*READING TEXT*:
--
The article raised questions on who were the proponents of these average-cut based formulae and whether the Director-General is echoing them at the behest of the two dominant developed country members - the US and EU.
 
[Perhaps, DG Azevedo, and others (members or officials) wanting secrecy for their talks and making a fetish of it, would do well to read the FT blog on 19 May by such an ardent supporter of the WTO and the opening up of markets for TNCs and their investor rights, including for FT owners Pearson, a TNC, has said on President Obama's insistence on secrecy for the TPP, "Five arguments against the self-defeating secrecy of the Trans- Pacific Partnership". What is true of the TPP (which because of its secrecy and efforts to advance the interests of TNCs over everyone else's) has been abandoned by free trade enthusiasts (ranging from former Chair of the Evian Group to Alan Beattie now) is even more true of the WTO. It will not be the Doha Round alone that will be a casualty, but the WTO itself, and the US will lose more than others. -- SUNS]
 
The Director-General's meetings were attended by the General Council Chair Ambassador Fernando De Mateo of Mexio, the two heads of agriculture and non-agriculture market access (NAMA) negotiating bodies - Ambassador John Adank of New Zealand and Ambassador Remigi Winzap of Switzerland respectively.
 
Almost a week after the Director- General's meeting with the seven countries, the chair of the Doha NAMA negotiating body Ambassador Winzap issued a note in which he has suggested five "potential approaches" that were brought to his attention.
--
*LISTED RECORDS*:
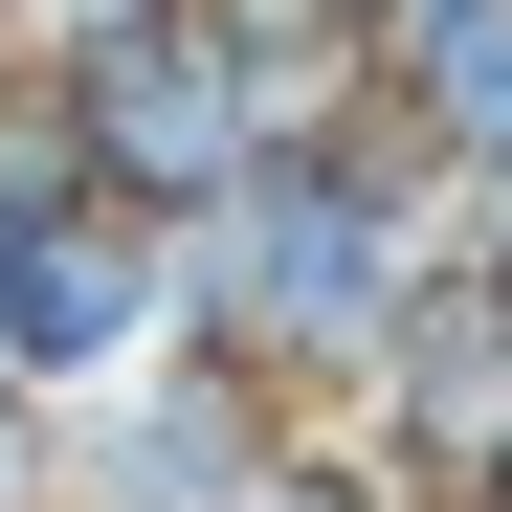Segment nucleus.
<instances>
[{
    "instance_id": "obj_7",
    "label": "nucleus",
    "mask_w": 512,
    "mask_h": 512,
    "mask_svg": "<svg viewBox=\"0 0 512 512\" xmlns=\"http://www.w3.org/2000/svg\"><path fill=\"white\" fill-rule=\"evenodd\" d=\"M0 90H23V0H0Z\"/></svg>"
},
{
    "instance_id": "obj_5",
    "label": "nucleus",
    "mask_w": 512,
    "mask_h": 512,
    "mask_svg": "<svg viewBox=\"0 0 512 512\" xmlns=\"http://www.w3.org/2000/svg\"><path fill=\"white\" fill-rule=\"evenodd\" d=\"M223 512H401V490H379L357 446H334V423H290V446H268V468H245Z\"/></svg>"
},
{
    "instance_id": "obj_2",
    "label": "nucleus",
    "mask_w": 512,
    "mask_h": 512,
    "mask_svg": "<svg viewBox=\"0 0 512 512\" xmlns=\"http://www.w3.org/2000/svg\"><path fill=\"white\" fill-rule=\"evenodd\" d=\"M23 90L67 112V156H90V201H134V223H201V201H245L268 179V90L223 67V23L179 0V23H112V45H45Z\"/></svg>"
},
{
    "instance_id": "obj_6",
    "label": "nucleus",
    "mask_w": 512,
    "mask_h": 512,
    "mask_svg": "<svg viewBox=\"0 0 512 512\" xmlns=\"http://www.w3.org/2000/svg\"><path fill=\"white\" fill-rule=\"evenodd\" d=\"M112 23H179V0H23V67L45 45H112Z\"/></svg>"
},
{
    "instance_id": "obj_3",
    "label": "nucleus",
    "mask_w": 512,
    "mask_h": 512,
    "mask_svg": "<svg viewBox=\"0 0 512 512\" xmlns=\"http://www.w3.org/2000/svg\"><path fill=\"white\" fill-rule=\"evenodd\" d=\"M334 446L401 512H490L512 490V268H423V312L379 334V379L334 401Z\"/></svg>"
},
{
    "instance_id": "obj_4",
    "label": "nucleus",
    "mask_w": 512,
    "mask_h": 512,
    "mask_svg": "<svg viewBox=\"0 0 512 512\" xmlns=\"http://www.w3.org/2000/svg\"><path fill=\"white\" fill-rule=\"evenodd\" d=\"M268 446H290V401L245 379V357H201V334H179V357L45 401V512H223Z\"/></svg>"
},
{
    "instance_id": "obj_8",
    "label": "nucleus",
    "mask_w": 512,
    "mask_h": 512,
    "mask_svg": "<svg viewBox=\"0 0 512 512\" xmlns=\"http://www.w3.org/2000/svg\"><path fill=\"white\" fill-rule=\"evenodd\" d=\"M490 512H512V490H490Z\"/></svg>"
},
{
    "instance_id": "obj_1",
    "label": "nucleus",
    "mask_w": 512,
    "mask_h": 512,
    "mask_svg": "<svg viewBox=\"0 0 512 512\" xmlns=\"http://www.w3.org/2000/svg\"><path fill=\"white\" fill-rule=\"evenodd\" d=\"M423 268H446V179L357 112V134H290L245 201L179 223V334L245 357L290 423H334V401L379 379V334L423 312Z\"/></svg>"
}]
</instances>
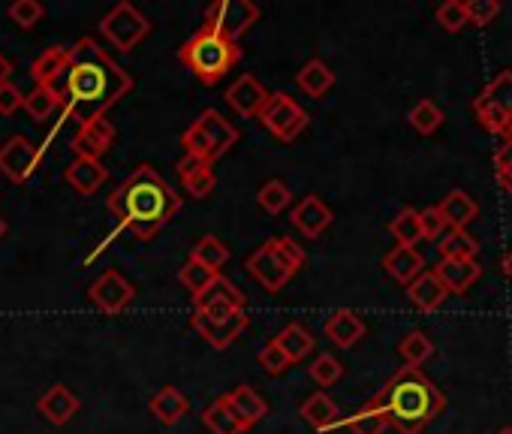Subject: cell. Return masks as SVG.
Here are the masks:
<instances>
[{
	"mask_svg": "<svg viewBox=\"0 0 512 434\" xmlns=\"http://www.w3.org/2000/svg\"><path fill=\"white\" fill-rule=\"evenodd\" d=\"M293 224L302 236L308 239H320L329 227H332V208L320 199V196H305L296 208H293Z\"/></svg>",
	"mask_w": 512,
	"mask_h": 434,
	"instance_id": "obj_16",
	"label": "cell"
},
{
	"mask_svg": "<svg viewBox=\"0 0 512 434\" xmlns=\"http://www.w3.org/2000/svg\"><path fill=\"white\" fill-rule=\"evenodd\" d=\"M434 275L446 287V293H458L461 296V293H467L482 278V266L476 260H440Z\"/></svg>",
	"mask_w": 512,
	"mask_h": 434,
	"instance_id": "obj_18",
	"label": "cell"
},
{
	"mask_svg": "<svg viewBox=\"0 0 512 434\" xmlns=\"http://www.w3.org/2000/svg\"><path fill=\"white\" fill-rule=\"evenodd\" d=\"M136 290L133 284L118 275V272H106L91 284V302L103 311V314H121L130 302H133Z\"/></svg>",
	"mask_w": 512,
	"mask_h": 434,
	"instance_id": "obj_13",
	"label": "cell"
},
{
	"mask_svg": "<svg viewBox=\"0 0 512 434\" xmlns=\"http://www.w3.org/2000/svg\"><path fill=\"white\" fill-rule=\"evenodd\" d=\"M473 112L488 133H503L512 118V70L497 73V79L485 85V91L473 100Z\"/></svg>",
--
*ACTIONS TO TAKE*:
#1 Name every official who attended the Director-General's meetings, according to the text on the WTO talks, along with the post each held.
#2 Does each statement agree with the text on the WTO talks? Answer yes or no, and quote the words that decide it.
(a) The FT blog post mentioned in the text appeared on 19 May.
(b) Ambassador Winzap's note suggested three potential approaches.
(c) The text holds that the Doha Round alone will be a casualty.
The lines are not needed for what follows.

*RESULTS FOR THE EXERCISE*:
#1
- Ambassador Fernando De Mateo, General Council Chair
- Ambassador John Adank, head of the agriculture negotiating body
- Ambassador Remigi Winzap, head of the non-agriculture market access (NAMA) negotiating body

#2
(a) Yes: "the FT blog on 19 May"
(b) No: "he has suggested five "potential approaches""
(c) No: "It will not be the Doha Round alone that will be a casualty, but the WTO itself"